Provided data section start
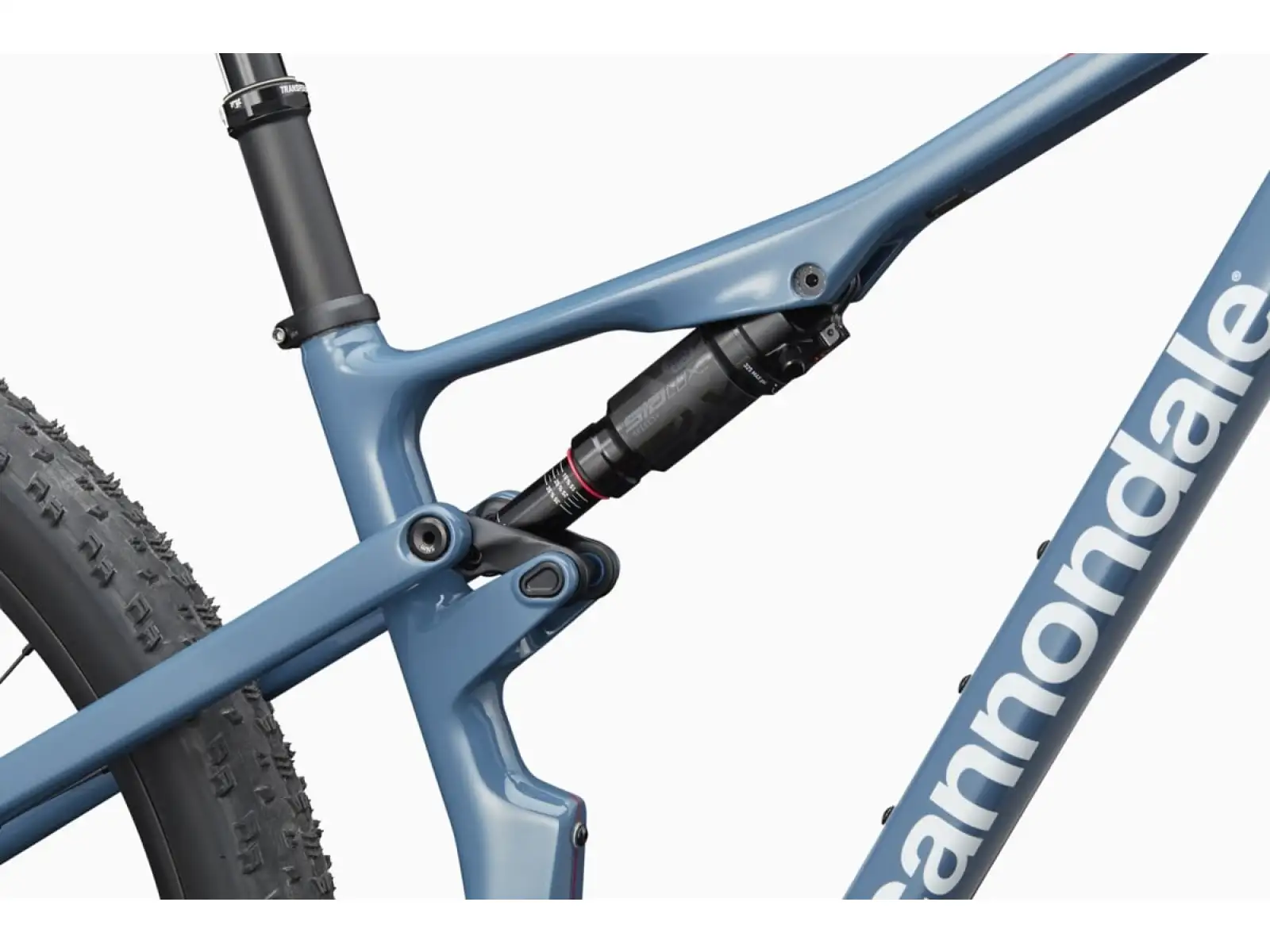 Cannondale Scalpel 2 Lefty horský bicykel Storm Cloud TEST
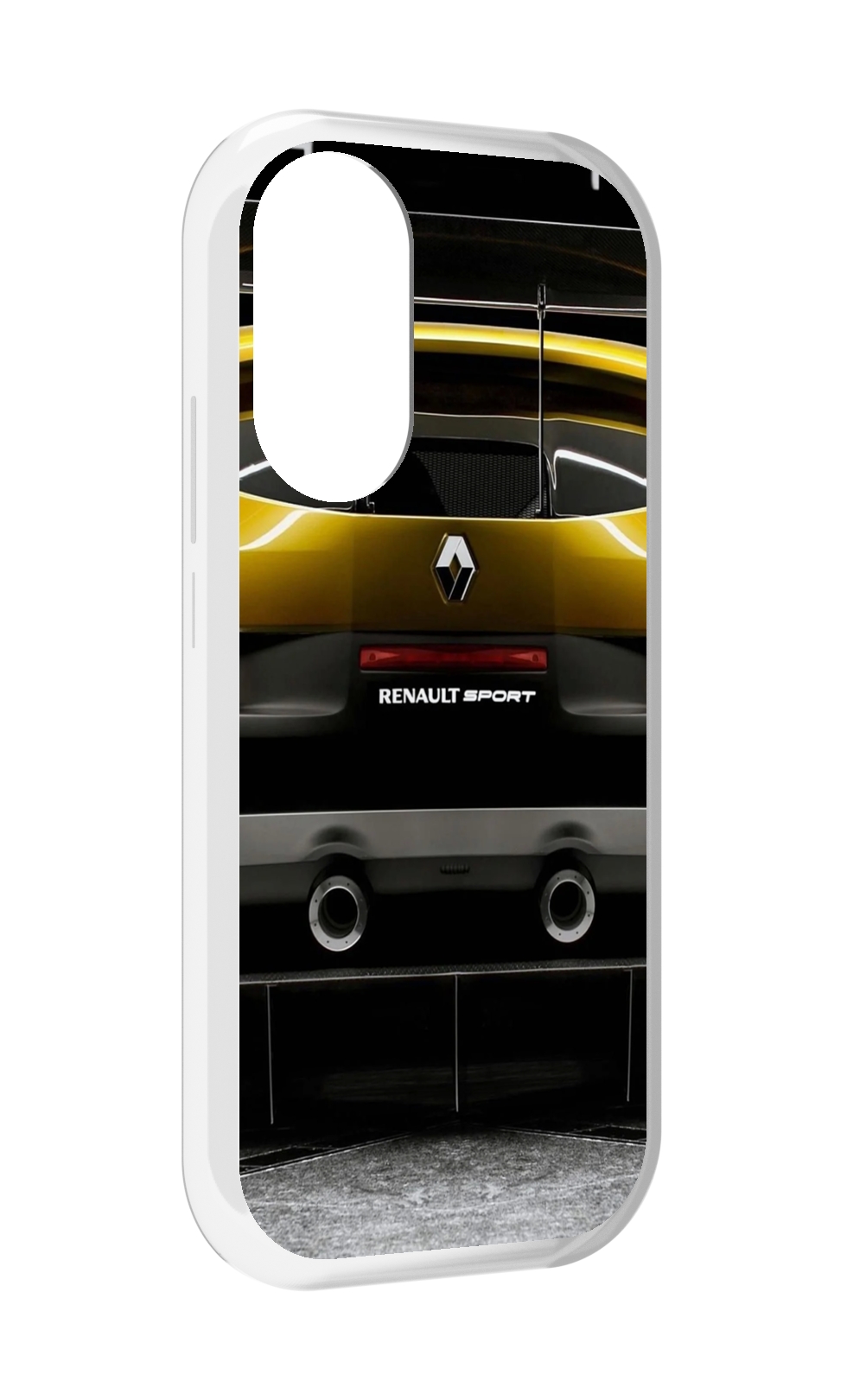 

Чехол MyPads renault-рено-3 мужской для Honor X7, Прозрачный, Tocco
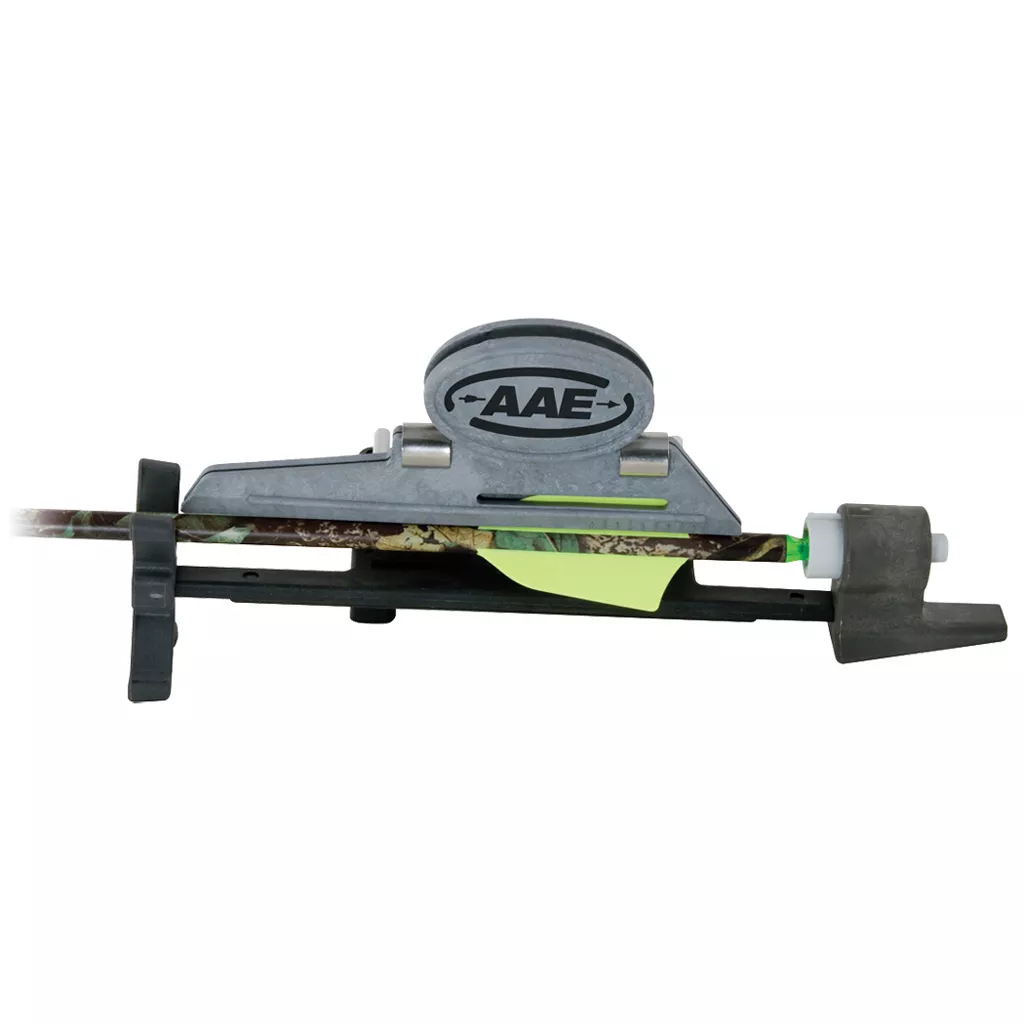 AAE Fletch III Fletching Jig Straight for Precision Archery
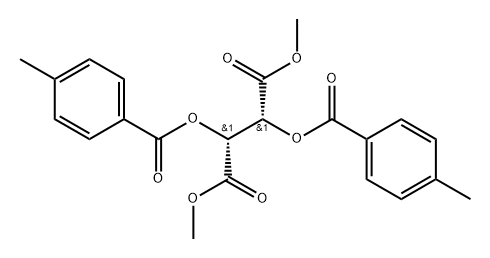 (2R,3R)-2,3-双((4-甲基苯甲酰基)氧代琥珀酸二甲酯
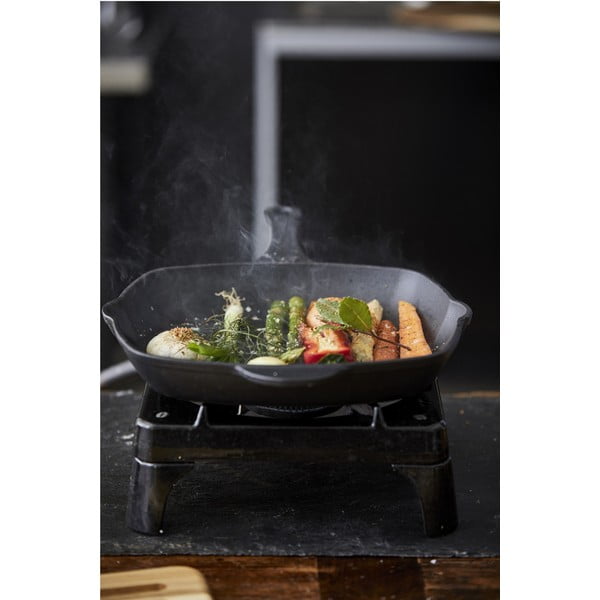 Litoželezna ponev za žar 28x28 cm - Holm-image-2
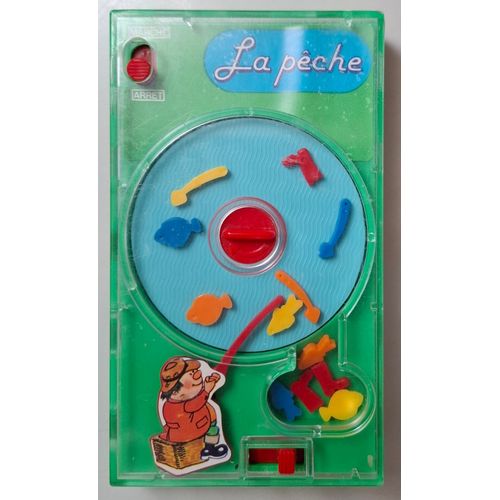 La Pêche - Jeu De Voyage Vintage - 1978 - Tomy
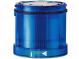 Signaller  lighting  LED  blue  230VAC  IP65  Ø70x65mm  -20÷50°C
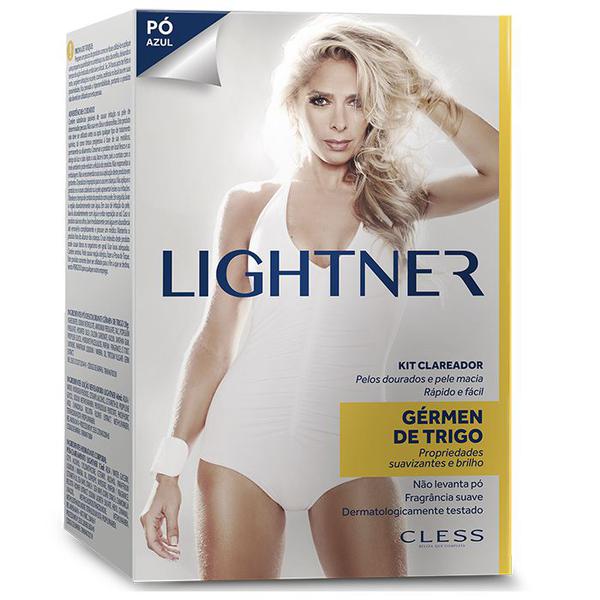 Kit Descolorante Clareador Lightner com Germen de Trigo - Cless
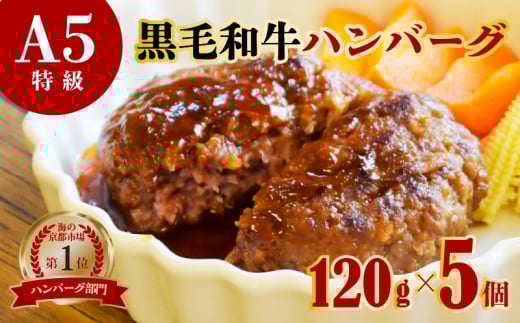 訳あり 国産 A5 黒毛和牛 手ごね ハンバーグ120g×5個 小分け 個包装 冷凍 牛肉 お弁当 高級 ギフト 人気 ワケアリ 贈答用 ジューシー 美味しい おすすめ レシピ 簡単 焼き方 10000円 一万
Provided data section end
# Instruction
Rewrite all of the records with "Precision" changed to "Competition", keeping everything else the same and leaving out the pictures.

# Result
 Cannondale Scalpel 2 Lefty horský bicykel Storm Cloud TEST

Чехол MyPads renault-рено-3 мужской для Honor X7, Прозрачный, Tocco
 AAE Fletch III Fletching Jig Straight for Competition Archery
 (2R,3R)-2,3-双((4-甲基苯甲酰基)氧代琥珀酸二甲酯
 Litoželezna ponev za žar 28x28 cm - Holm-image-2
 La Pêche - Jeu De Voyage Vintage - 1978 - Tomy
 Signaller  lighting  LED  blue  230VAC  IP65  Ø70x65mm  -20÷50°C
 Kit Descolorante Clareador Lightner com Germen de Trigo - Cless
 訳あり 国産 A5 黒毛和牛 手ごね ハンバーグ120g×5個 小分け 個包装 冷凍 牛肉 お弁当 高級 ギフト 人気 ワケアリ 贈答用 ジューシー 美味しい おすすめ レシピ 簡単 焼き方 10000円 一万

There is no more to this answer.